Work item: Where does the word "geologica" occur in the data below? Copy each line that holds it.

Stored data entries
- Opening Delimiter -

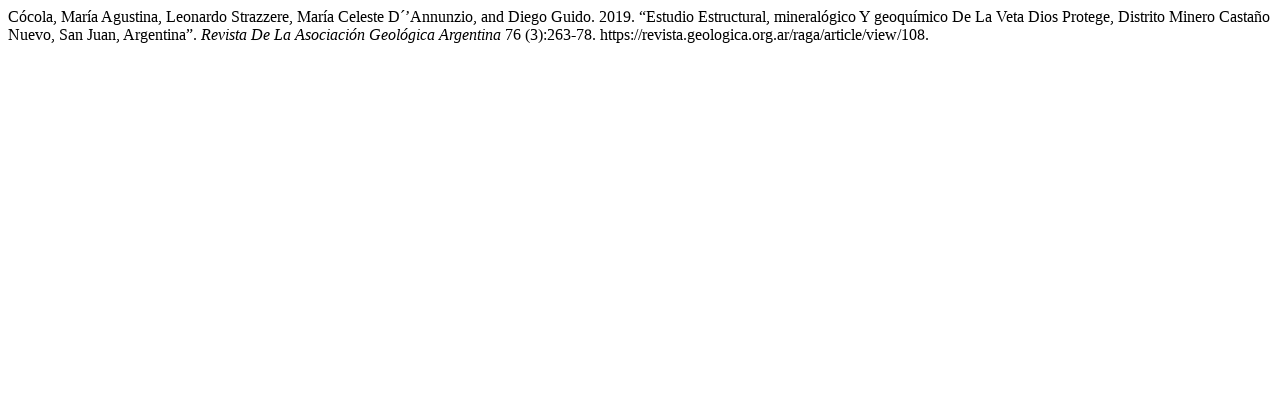

--- FILE ---
content_type: text/html; charset=UTF-8
request_url: https://revista.geologica.org.ar/raga/citationstylelanguage/get/chicago-author-date?submissionId=108&publicationId=154
body_size: 332
content:
<div class="csl-bib-body">
  <div class="csl-entry">Cócola, María Agustina, Leonardo Strazzere, María Celeste D´’Annunzio, and Diego Guido. 2019. “Estudio Estructural, mineralógico Y geoquímico De La Veta Dios Protege, Distrito Minero Castaño Nuevo, San Juan, Argentina”. <i>Revista De La Asociación Geológica Argentina</i> 76 (3):263-78. https://revista.geologica.org.ar/raga/article/view/108.</div>
</div>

- Closing Delimiter -

Task answer:
request_url: https://revista.geologica.org.ar/raga/citationstylelanguage/get/chicago-author-date?submissionId=108&publicationId=154
  <div class="csl-entry">Cócola, María Agustina, Leonardo Strazzere, María Celeste D´’Annunzio, and Diego Guido. 2019. “Estudio Estructural, mineralógico Y geoquímico De La Veta Dios Protege, Distrito Minero Castaño Nuevo, San Juan, Argentina”. <i>Revista De La Asociación Geológica Argentina</i> 76 (3):263-78. https://revista.geologica.org.ar/raga/article/view/108.</div>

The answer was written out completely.